::: MATERIAL PROVIDED :::
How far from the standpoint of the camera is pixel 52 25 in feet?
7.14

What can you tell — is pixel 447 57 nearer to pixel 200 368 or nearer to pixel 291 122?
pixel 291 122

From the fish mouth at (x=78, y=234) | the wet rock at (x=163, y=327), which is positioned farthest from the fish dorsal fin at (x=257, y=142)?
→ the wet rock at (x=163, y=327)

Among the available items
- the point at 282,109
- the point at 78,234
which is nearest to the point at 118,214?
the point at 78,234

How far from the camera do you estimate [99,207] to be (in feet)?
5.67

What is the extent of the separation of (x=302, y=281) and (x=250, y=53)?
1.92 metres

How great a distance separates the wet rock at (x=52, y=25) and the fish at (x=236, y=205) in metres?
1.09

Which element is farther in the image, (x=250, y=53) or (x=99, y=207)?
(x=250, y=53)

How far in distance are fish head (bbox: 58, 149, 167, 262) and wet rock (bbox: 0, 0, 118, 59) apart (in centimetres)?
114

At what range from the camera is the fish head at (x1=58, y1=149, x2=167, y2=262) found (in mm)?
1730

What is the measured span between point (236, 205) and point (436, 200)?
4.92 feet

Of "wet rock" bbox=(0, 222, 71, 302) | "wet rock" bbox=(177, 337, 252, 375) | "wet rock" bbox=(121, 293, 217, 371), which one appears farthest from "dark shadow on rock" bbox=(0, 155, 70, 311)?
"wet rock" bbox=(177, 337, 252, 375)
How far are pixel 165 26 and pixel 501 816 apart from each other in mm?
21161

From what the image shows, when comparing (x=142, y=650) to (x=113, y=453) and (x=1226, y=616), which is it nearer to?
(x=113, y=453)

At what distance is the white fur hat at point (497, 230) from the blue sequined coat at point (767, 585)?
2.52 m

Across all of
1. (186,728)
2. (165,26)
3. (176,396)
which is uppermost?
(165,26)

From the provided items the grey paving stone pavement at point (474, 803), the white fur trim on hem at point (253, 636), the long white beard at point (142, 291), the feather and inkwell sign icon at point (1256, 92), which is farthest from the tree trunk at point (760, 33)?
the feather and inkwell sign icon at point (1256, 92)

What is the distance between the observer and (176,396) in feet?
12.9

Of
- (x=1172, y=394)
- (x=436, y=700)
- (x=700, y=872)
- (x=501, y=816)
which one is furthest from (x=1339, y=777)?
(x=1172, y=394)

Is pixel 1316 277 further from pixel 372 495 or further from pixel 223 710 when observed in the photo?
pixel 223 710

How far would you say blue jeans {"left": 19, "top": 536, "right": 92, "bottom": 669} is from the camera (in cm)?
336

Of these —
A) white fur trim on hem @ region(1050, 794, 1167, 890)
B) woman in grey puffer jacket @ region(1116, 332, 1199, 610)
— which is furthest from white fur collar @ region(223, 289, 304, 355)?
:::
WHAT TO PRODUCE.
Repeat every one of the lines above word for word, changing nothing.

TASK SOLUTION.
How far from the standpoint of the camera is pixel 52 25 in feet?
7.14

What can you tell — is pixel 447 57 nearer to pixel 200 368 or nearer to pixel 291 122?
pixel 291 122

From the fish mouth at (x=78, y=234) | the wet rock at (x=163, y=327), which is positioned farthest from the fish dorsal fin at (x=257, y=142)?
→ the wet rock at (x=163, y=327)

Among the available items
- the point at 282,109
- the point at 78,234
which is nearest to the point at 118,214?
the point at 78,234

How far from the camera do you estimate [99,207] to be (in feet)?
5.67

What is the extent of the separation of (x=302, y=281) and (x=250, y=53)?
1.92 metres

How great a distance separates the wet rock at (x=52, y=25) and the fish at (x=236, y=205) in metres?
1.09

Which element is farther in the image, (x=250, y=53) or (x=99, y=207)?
(x=250, y=53)

How far in distance are fish head (bbox: 58, 149, 167, 262) and wet rock (bbox: 0, 0, 118, 59) apart (in centimetres)?
114

At what range from the camera is the fish head at (x1=58, y1=149, x2=167, y2=262) found (in mm)?
1730

What is the measured span between point (236, 205) and point (436, 200)?
4.92 feet

Of "wet rock" bbox=(0, 222, 71, 302) | "wet rock" bbox=(177, 337, 252, 375) | "wet rock" bbox=(121, 293, 217, 371), which one appears farthest from "dark shadow on rock" bbox=(0, 155, 70, 311)?
"wet rock" bbox=(177, 337, 252, 375)
How far are pixel 165 26 and pixel 501 816 apart from each other in mm?
21161

From what the image shows, when comparing (x=142, y=650) to (x=113, y=453) and (x=1226, y=616), which is it nearer to?
(x=113, y=453)

At what distance is the white fur hat at point (497, 230) from the blue sequined coat at point (767, 585)?
2.52 m

Across all of
1. (186,728)
2. (165,26)
3. (176,396)
which is uppermost?
(165,26)

From the provided items the grey paving stone pavement at point (474, 803), the white fur trim on hem at point (253, 636), the long white beard at point (142, 291), the feather and inkwell sign icon at point (1256, 92), which is farthest from the tree trunk at point (760, 33)?
the feather and inkwell sign icon at point (1256, 92)

What is the distance between the observer and (176,396) in feet?
12.9

Of
- (x=1172, y=394)
- (x=436, y=700)
- (x=700, y=872)
- (x=501, y=816)
which one is furthest from (x=1339, y=777)?
(x=1172, y=394)

Is pixel 1316 277 further from pixel 372 495 or further from pixel 223 710 when observed in the photo?
pixel 223 710

How far would you say blue jeans {"left": 19, "top": 536, "right": 92, "bottom": 669} is from the camera (in cm)?
336

Of these —
A) white fur trim on hem @ region(1050, 794, 1167, 890)
B) woman in grey puffer jacket @ region(1116, 332, 1199, 610)
— which is furthest from white fur collar @ region(223, 289, 304, 355)?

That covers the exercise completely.